OBJECTIVE:
Copy out the passage on transparent carbon nanotube films word for word, in full.

TEXT PROVIDED:
It’s well-proven that the intertube junction resistance and bundling effect are key issues limiting the transparent electrical properties of SWCNT TCFs. On one hand, owing to the Schottky barrier at intertube junctions, carrier transport is seriously suppressed, which results in much higher junction resistance than that of individual SWCNTs. On the other hand, SWCNTs with diameters of 1-2 nm usually aggregate into bundles (tens of nm in diameter) by van der Waals interaction to decrease surface energy; as a result, the internal tubes absorb light but contribute little to carrier transport. Therefore, it would be highly desirable to produce SWCNT films with small bundle size and low junction resistance.

Recently, Prof. CHENG Hui-Ming and Prof. LIU Chang’s group at Institute of Metal Research, Chinese Academy of Sciences and collaborators synthesized a SWCNT thin films composed of isolated SWCNTs with carbon-welded joints for TCF by an injection floating catalyst chemical vapor deposition method (Fig. 1A). By tuning the nucleation and growth concentration of SWCNTs, 85% the SWCNTs are isolated (Fig. 1B); by controlling the content of carbon source, a “carbon welding” structure is formed at tube-tube junctions.

DATA EXTRACT:

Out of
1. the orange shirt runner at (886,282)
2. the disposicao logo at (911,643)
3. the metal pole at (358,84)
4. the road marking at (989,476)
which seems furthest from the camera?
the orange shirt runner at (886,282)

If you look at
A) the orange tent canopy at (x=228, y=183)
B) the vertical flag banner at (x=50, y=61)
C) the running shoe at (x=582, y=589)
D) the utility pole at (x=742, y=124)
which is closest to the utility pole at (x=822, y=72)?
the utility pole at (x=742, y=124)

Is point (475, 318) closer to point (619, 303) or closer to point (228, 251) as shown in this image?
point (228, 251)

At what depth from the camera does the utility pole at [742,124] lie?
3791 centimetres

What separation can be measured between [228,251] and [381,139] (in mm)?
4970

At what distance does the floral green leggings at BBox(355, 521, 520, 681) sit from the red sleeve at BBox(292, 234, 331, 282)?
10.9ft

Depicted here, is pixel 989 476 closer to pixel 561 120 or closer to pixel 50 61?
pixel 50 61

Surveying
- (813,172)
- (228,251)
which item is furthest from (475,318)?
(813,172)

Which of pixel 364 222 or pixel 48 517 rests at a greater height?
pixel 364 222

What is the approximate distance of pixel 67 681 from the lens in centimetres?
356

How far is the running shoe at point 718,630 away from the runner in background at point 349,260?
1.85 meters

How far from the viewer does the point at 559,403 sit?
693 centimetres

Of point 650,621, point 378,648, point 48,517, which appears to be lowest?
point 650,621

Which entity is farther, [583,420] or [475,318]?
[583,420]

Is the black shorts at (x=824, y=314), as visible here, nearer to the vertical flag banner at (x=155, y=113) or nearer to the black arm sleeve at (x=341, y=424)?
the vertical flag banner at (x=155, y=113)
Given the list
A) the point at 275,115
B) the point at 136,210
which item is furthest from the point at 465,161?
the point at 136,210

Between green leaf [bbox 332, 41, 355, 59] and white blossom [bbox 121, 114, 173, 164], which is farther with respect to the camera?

TASK RESULT:
It’s well-proven that the intertube junction resistance and bundling effect are key issues limiting the transparent electrical properties of SWCNT TCFs. On one hand, owing to the Schottky barrier at intertube junctions, carrier transport is seriously suppressed, which results in much higher junction resistance than that of individual SWCNTs. On the other hand, SWCNTs with diameters of 1-2 nm usually aggregate into bundles (tens of nm in diameter) by van der Waals interaction to decrease surface energy; as a result, the internal tubes absorb light but contribute little to carrier transport. Therefore, it would be highly desirable to produce SWCNT films with small bundle size and low junction resistance.

Recently, Prof. CHENG Hui-Ming and Prof. LIU Chang’s group at Institute of Metal Research, Chinese Academy of Sciences and collaborators synthesized a SWCNT thin films composed of isolated SWCNTs with carbon-welded joints for TCF by an injection floating catalyst chemical vapor deposition method (Fig. 1A). By tuning the nucleation and growth concentration of SWCNTs, 85% the SWCNTs are isolated (Fig. 1B); by controlling the content of carbon source, a “carbon welding” structure is formed at tube-tube junctions.